▶ **INPUT ROWS**
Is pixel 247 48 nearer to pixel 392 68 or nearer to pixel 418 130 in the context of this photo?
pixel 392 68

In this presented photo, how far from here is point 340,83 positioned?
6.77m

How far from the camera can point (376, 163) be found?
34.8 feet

---

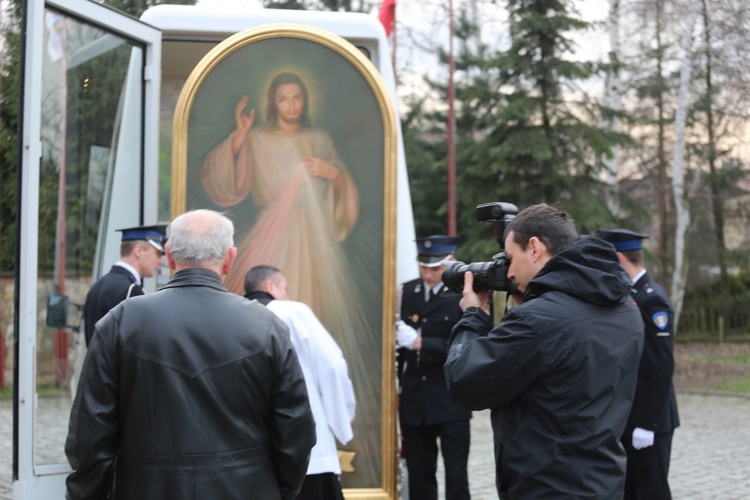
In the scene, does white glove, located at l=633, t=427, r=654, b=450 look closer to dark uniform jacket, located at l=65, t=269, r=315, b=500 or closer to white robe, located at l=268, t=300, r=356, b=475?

▶ **OBJECTIVE**
Locate each line in the items above that contains the string "point", treating uppercase and lowercase as different, and copy those lines.

▶ **RESULT FOR THIS TASK**
In this presented photo, how far from here is point 340,83 positioned?
How far from the camera can point (376, 163) be found?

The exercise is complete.